=== Exercise brief ===
The lines to be set down run from the line containing "Which would you" through the final line of the data below; print them exactly and print nothing else.

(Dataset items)
------------------------

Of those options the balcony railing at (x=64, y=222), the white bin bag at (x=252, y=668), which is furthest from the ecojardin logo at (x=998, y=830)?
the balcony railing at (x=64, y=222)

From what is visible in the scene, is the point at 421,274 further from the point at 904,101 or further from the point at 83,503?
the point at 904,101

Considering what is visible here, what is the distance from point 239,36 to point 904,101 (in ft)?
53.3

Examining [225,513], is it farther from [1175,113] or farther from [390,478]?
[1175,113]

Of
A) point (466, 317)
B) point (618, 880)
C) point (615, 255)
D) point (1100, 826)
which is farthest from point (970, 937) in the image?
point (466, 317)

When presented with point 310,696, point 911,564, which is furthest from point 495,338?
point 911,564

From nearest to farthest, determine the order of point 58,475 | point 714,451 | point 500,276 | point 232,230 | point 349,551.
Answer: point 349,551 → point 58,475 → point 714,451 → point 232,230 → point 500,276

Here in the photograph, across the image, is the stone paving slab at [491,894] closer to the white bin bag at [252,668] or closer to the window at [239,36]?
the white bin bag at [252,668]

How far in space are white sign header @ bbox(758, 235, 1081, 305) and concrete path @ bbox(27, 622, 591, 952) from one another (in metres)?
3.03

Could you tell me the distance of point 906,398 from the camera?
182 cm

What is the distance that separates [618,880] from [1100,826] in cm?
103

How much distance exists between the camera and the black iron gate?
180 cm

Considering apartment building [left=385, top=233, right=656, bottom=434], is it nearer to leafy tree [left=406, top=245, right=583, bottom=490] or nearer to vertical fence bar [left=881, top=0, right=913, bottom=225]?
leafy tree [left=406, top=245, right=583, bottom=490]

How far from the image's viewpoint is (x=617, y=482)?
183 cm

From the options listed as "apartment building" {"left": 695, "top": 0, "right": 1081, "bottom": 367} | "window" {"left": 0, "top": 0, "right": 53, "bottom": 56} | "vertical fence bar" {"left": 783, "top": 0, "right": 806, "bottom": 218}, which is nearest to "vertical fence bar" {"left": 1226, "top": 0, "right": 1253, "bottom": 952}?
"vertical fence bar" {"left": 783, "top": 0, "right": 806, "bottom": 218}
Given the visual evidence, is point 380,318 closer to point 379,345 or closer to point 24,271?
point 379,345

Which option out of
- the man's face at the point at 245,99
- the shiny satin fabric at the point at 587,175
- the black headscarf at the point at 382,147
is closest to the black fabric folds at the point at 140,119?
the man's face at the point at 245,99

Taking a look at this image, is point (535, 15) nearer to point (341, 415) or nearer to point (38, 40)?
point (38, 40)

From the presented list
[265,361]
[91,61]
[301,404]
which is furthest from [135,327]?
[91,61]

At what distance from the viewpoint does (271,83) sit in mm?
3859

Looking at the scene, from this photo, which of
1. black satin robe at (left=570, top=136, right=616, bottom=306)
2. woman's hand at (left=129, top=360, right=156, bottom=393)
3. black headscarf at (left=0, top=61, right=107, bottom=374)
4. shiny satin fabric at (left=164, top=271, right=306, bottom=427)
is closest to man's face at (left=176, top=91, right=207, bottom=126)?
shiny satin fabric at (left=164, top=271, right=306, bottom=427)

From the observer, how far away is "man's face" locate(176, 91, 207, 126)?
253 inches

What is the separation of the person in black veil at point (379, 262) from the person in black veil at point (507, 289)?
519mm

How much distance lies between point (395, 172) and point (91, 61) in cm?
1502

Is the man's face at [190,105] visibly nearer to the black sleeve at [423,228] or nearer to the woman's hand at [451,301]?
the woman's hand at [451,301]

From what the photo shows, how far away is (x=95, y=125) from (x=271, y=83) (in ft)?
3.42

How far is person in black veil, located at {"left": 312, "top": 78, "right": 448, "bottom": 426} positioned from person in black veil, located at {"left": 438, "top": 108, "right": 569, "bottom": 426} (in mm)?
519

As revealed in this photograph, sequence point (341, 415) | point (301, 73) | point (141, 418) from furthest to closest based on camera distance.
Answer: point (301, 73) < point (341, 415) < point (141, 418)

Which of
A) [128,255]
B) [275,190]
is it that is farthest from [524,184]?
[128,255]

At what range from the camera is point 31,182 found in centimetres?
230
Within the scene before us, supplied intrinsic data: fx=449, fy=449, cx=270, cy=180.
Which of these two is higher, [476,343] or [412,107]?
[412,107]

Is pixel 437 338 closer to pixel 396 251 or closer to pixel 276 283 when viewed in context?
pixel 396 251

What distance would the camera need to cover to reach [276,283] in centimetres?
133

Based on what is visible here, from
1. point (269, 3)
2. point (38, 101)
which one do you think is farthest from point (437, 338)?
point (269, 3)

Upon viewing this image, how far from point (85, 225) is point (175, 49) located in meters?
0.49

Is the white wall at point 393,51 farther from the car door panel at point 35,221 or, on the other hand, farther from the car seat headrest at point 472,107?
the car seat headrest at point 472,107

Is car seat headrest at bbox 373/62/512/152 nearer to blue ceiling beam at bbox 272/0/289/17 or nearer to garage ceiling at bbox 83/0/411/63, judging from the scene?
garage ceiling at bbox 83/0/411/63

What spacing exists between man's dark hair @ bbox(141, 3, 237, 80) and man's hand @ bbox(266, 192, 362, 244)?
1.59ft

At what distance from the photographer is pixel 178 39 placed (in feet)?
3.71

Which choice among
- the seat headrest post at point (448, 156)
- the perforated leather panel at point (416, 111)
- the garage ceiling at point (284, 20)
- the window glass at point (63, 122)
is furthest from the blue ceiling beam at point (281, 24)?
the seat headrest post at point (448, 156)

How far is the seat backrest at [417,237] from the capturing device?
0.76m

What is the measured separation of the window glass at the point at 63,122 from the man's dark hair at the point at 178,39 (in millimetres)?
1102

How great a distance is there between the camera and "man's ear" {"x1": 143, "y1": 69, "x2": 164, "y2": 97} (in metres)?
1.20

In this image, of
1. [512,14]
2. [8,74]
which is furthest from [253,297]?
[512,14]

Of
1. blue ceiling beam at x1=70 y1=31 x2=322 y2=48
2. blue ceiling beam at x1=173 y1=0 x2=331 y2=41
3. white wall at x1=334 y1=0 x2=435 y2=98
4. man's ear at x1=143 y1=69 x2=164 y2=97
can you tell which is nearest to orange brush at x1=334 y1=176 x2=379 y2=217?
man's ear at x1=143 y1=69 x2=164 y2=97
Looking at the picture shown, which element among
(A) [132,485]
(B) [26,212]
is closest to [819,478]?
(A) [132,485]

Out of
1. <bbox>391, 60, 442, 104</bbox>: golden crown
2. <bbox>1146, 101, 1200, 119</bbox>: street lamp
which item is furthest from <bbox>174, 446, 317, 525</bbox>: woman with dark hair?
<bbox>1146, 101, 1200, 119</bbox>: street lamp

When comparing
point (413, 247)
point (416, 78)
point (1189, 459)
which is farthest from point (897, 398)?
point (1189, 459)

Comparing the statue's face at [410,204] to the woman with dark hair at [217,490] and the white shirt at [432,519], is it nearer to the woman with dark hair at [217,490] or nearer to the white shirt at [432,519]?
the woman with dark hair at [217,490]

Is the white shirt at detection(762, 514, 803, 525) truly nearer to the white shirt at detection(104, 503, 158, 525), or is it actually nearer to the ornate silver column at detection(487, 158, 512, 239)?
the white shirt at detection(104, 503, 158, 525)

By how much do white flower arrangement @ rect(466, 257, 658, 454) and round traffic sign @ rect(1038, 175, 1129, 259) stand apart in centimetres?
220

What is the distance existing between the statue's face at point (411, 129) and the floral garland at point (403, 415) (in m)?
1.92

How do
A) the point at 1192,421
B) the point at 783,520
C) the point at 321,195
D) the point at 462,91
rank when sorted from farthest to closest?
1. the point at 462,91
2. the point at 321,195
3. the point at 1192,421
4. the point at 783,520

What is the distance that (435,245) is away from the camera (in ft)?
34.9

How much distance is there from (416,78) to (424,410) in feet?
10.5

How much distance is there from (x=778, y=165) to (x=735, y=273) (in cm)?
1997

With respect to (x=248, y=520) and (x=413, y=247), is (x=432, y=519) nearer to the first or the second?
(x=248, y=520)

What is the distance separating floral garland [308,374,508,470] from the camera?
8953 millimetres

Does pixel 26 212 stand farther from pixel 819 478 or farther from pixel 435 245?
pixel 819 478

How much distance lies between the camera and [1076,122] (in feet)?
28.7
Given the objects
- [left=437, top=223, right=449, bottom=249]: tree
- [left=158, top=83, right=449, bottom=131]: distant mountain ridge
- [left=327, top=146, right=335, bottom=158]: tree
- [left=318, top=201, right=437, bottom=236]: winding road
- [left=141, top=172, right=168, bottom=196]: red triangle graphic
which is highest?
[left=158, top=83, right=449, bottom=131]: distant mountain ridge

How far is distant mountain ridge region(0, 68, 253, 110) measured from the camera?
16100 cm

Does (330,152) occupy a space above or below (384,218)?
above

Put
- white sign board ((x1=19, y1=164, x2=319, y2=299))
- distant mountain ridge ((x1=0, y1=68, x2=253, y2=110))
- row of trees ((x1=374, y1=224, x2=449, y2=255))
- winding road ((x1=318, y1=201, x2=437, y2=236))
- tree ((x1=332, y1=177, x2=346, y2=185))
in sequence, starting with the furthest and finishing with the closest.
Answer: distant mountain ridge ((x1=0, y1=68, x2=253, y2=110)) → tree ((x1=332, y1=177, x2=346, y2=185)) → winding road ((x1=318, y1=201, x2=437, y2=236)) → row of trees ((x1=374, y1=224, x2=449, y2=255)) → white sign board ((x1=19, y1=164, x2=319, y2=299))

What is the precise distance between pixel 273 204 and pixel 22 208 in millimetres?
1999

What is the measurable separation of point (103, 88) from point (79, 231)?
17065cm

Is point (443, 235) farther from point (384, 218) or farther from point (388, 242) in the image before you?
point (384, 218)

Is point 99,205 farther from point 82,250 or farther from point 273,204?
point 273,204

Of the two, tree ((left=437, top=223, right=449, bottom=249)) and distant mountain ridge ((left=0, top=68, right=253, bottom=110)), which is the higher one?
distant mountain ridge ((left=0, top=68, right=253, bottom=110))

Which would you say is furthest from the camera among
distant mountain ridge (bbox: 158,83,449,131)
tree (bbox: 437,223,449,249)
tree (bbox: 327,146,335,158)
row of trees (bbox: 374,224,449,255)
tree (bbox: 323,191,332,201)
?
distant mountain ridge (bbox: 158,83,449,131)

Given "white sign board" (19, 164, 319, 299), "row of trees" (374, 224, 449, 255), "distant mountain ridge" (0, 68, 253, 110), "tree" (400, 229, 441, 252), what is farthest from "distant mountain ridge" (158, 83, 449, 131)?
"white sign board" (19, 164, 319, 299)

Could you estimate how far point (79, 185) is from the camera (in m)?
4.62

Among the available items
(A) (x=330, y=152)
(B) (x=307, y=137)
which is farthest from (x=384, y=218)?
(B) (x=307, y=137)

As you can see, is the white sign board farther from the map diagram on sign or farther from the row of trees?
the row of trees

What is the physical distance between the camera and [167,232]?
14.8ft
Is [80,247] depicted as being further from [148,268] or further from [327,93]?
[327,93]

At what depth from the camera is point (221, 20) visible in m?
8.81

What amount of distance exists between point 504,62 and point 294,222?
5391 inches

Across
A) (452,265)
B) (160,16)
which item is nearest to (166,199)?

------------------------

=== Task response ===
Which would you say is furthest from the camera among
distant mountain ridge (bbox: 158,83,449,131)
tree (bbox: 437,223,449,249)
tree (bbox: 327,146,335,158)
row of trees (bbox: 374,224,449,255)
tree (bbox: 323,191,332,201)
?
distant mountain ridge (bbox: 158,83,449,131)

Given "white sign board" (19, 164, 319, 299), "row of trees" (374, 224, 449, 255), "distant mountain ridge" (0, 68, 253, 110), "tree" (400, 229, 441, 252), what is farthest from "distant mountain ridge" (158, 83, 449, 131)?
"white sign board" (19, 164, 319, 299)

Could you estimate how far point (79, 185) is from the camera (in m)?
4.62

Among the available items
(A) (x=330, y=152)
(B) (x=307, y=137)
which is farthest from (x=384, y=218)?
(B) (x=307, y=137)

As you can see, is the white sign board farther from the map diagram on sign or farther from the row of trees?
the row of trees

What is the physical distance between the camera and [167,232]?
14.8ft
Is [80,247] depicted as being further from [148,268] or further from [327,93]?
[327,93]

At what depth from the camera is point (221, 20) visible in m?
8.81

What amount of distance exists between point 504,62 and point 294,222?
5391 inches

Across
A) (452,265)
B) (160,16)
which item is nearest to (166,199)?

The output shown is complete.